So into the configurator to be faced with all those tough choices. Many of the base builds lack 2GB and the prices start notching up as I make those tempting choices. Not all models let me configure "no screen" and if I'm having a screen maybe I should get the posh graphics as well.

I finally settle on a bearable heuristic. I'll only get factory fitted upgrades where I haven't upgraded myself successfully in the past.

I end up with PC Duo 6550, 2GB (I've had problems with dodgy 1GB parts), the base graphics (because no-name GEF8600 will be cheap and good in a years time), the base HD (definitely getting NAS ....) And a screen, which was too good to give up for £80 and I will put on the PC upstairs to keep the less mad son happy until he gets his laptop.

All that choosing left me emotionally committed to the Dell. I matched it to an HP package from Morgan and found it close (screen to placate LMS with graphics upgrade option in the future vs. no screen, and better but obsolete graphics now; no media centre tuner remote & wireless vs. XP pro and the confidence I wouldn't use that stuff; in stock vs two week delivery ouch) but a few pounds less.

So I bought the Dell. But it wasn't easy.

2007-10-26

Physical Insecurity

A frisson walking across the fields on my way home this evening -- that lively sound of bullets wheeling past my head. It wasn't a demented assassin emerging from my ugly past -- the faint red light gave it away as an incompetent lamper with a silenced rifle killing rabbits behind Forstal farm. He carried on firing as I walked out of danger even though I was shining my torch at his likely location. Once I'd got to the safety of the lane I walked along to find out what was going on, and encountered a man claiming to be Shay Harbour(?) He knew about the footpath, he said, and thought his line of fire would be OK.

Any more of that sort of thing, and I'm getting a 50mW green laser and a night vision scope -- after this shone down his bins he'd be hard put to tell up from down, let alone fire his weapon.

2007-03-27

Desperate for a Wii

(This is my entrant for "most peurile reference to a Nintendo gaming console 2007".)

Now that the less mad son's eagerly desired birthday present has arrived from a reputable supplier (gamestation) I feel that it won't be tempting fate to describe what happens when you try and order from some other suppliers.

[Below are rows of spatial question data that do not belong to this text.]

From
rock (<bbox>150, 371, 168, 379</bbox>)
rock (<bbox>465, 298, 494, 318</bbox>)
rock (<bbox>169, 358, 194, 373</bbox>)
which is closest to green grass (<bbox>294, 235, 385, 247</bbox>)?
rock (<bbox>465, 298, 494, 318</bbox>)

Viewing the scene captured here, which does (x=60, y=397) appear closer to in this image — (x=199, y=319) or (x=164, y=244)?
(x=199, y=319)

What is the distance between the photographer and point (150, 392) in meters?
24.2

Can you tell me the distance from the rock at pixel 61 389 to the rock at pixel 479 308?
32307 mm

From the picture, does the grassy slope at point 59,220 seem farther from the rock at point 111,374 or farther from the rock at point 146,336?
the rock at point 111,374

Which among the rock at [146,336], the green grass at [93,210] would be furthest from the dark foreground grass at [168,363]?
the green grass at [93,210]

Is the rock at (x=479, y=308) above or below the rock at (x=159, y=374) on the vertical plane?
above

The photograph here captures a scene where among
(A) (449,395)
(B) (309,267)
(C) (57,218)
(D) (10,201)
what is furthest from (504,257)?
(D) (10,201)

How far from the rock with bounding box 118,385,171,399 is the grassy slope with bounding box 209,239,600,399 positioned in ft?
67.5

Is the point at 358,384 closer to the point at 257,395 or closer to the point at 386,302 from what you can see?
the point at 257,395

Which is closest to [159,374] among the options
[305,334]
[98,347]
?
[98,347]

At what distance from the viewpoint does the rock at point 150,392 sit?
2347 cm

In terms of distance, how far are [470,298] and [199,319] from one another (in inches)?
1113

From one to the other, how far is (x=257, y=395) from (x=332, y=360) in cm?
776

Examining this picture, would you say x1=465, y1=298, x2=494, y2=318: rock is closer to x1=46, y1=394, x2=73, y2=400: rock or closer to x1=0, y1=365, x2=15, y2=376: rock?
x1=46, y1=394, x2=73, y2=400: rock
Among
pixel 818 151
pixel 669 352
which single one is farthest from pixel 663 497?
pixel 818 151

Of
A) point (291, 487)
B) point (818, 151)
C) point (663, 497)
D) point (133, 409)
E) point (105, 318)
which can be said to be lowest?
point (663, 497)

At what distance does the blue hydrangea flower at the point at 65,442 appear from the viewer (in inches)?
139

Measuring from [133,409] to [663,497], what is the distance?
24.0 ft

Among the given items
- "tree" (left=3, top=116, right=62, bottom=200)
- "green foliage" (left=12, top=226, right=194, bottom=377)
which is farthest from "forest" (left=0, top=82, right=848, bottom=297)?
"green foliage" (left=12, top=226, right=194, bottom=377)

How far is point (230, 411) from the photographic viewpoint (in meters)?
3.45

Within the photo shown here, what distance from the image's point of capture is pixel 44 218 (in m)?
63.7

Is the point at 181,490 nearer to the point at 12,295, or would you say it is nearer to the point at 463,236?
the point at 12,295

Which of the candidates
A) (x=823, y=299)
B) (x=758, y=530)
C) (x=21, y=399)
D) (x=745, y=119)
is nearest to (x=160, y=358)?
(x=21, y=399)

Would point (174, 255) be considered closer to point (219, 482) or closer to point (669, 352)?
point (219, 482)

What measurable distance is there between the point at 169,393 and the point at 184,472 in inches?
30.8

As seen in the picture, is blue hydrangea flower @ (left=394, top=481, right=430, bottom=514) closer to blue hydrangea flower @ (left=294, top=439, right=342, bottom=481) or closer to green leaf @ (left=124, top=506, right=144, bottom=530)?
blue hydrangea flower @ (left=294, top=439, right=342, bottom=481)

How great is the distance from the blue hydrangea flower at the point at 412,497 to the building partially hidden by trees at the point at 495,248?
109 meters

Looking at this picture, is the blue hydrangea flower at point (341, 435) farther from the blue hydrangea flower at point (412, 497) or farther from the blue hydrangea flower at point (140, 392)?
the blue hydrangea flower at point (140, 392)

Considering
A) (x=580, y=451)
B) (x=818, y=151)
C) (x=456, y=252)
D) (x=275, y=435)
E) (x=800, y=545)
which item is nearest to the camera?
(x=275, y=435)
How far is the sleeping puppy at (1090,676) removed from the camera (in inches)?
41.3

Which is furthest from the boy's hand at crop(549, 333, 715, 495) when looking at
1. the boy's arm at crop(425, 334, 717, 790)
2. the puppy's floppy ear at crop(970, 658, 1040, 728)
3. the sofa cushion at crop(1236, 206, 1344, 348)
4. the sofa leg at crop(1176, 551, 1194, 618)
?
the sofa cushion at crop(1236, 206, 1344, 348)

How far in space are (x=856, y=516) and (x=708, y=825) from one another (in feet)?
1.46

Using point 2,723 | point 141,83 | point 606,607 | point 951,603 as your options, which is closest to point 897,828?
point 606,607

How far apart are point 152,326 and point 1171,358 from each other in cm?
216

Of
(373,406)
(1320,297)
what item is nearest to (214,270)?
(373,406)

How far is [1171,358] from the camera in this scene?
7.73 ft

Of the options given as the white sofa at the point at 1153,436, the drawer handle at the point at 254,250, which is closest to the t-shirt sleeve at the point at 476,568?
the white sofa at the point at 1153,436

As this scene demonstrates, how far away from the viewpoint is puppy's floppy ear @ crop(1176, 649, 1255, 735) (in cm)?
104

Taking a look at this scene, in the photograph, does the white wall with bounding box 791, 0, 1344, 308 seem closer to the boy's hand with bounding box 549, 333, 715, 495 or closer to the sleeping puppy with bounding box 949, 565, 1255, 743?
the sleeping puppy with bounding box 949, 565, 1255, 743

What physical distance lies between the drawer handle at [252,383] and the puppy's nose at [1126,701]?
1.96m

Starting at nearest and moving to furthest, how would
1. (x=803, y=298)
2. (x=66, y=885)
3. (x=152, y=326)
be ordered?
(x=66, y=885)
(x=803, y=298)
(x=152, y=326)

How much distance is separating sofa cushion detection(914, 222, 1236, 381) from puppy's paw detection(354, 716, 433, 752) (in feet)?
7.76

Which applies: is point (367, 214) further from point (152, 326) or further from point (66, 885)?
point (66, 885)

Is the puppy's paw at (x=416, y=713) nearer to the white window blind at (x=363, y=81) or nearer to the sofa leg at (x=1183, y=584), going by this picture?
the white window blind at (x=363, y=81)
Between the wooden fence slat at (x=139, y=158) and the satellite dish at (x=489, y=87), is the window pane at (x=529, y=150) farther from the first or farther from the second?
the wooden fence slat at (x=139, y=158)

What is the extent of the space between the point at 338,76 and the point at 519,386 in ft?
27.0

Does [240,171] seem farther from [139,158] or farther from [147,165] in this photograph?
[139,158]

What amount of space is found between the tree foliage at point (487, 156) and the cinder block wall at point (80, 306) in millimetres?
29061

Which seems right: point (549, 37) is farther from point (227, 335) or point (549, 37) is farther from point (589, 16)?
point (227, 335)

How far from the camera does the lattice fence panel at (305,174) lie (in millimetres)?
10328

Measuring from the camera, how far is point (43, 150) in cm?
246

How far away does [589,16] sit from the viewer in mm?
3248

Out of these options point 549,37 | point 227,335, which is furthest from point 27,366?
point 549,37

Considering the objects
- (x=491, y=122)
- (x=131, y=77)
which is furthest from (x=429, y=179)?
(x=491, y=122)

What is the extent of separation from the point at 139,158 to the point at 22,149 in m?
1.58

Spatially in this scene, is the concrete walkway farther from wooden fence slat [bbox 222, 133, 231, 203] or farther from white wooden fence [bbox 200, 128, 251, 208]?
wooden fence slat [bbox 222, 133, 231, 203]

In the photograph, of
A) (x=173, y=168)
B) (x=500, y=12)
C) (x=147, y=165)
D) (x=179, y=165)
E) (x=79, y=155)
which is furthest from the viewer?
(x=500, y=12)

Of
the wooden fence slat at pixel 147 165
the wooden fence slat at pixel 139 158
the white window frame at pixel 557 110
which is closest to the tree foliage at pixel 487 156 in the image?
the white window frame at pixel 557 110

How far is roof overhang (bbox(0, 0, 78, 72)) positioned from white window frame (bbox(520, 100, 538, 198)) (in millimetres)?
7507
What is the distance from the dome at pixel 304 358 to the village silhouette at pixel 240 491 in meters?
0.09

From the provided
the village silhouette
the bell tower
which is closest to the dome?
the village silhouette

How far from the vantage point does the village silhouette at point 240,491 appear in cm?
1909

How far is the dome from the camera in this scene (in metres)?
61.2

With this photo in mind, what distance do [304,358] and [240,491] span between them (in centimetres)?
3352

About ten days ago, Mrs U was desperately looking for a Wii. It launched months ago -- how could it possibly be in short supply now? The LMS was on a promise but there were none to be found with a fixed delivery date anywhere in the UK. Until she came across a site that magically was promising a five day delivery. Just time! So she shopped, waved her credit card, and waited.

No confirmation email: that's odd. Five days later, no Wii: that's a nightmare. Check the bank account: £2,500 debited by a restaurant in Surrey. Oooh.

Now I'm not naming the site because it's just possible that the cause of the trouble is actually this. But I don't think so.

The point to this sad story is that Mrs U is a competent shopper and competent security consumer. She declines to speak to the bank when they ring her up and ask her to confirm her identity. She knows what the padlock means. But as soon as she was a little bit needy, she was willing to deal with a site she'd never used before, without doing research that could have shown the slagging it got on Yahoo answers, she was willing to ignore the absence of a phone number, and she clicked straight through the warning from the self-signed certificate that was pointing to a "commerce" site hosted the Dear knows where. Education and common sense swept aside by need and "experience" of good shopping outcomes in the past.

It's worse for the restaurant: they've accepted a bad card without a PIN and that'll mean a monster charge back straight off their margin. Grief all round.

Education is supposed to be the key security tool, but it seems to me that the only education that works is to screw up.

2007-03-24

Limited User? Limited programmer if you ask me.

Less mad son's birthday and the Wii hasn't turned up, so I had to fall back on an old promise to install Steam and pay for a copy of Garry's Mod. Whatever that is.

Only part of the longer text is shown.